▸ **Document extract**:
━━━━━━

Hi,
the output is meant to be gnuplotted. You either copy-and-paste the data
lines
into a some file or else apl > file (in that case you have to type
blindly and remove the
non-data lines with an editor.
The first 256 data lines are the cycle counter of the CPU before the nth
iteration
at the beginning of the loop. Looking at the result:
0, 168
1, 344610
2, 673064
3, 994497
and and at the code:
int64_t T0 = cycle_counter();
for (c = 0; c < count; c++)
{
if ((c & 0x0FFF) == 0) Tn[c >> 12] = cycle_counter();
const Cell * cell_A = &A->get_ravel(c);
...
}
int64_t TX = cycle_counter();
we see that that the loop begins at 0 cycles (actually at T0 but T0 is
subtracted from Tn
when printed so that time 0 is virtually the start of the loop.
At cycle 168 we are at the first line of the loop.

━━━━━━

▸ **Task instructions**:
Please reproduce the whole post about gnuplotting the cycle-counter output, word for word. None of the data plays any part in this.

▸ **Data excerpt**:

━━━━━━

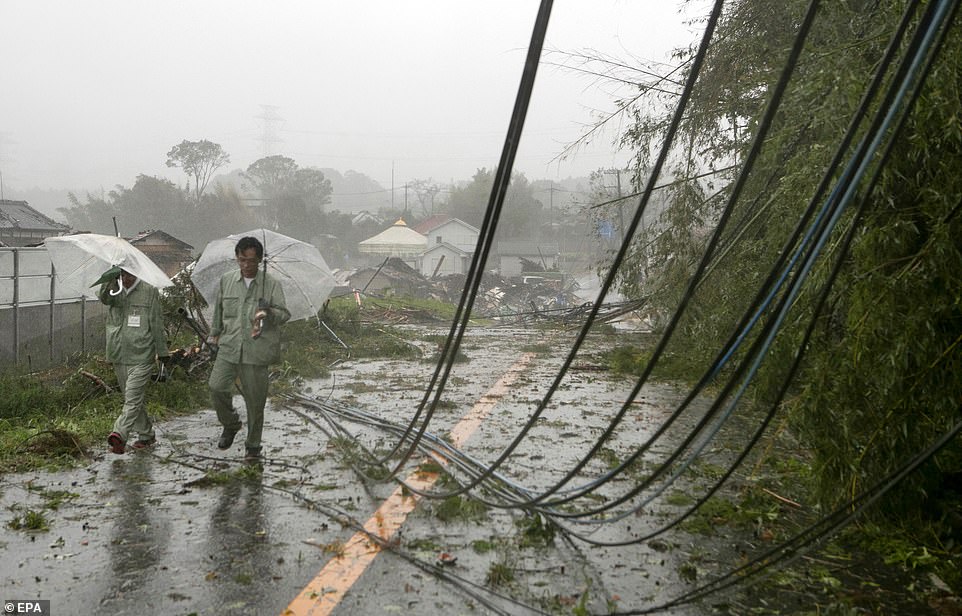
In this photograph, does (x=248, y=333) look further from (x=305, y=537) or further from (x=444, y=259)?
(x=444, y=259)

━━━━━━

▸ **The response**:
Hi,
the output is meant to be gnuplotted. You either copy-and-paste the data
lines
into a some file or else apl > file (in that case you have to type
blindly and remove the
non-data lines with an editor.
The first 256 data lines are the cycle counter of the CPU before the nth
iteration
at the beginning of the loop. Looking at the result:
0, 168
1, 344610
2, 673064
3, 994497
and and at the code:
int64_t T0 = cycle_counter();
for (c = 0; c < count; c++)
{
if ((c & 0x0FFF) == 0) Tn[c >> 12] = cycle_counter();
const Cell * cell_A = &A->get_ravel(c);
...
}
int64_t TX = cycle_counter();
we see that that the loop begins at 0 cycles (actually at T0 but T0 is
subtracted from Tn
when printed so that time 0 is virtually the start of the loop.
At cycle 168 we are at the first line of the loop.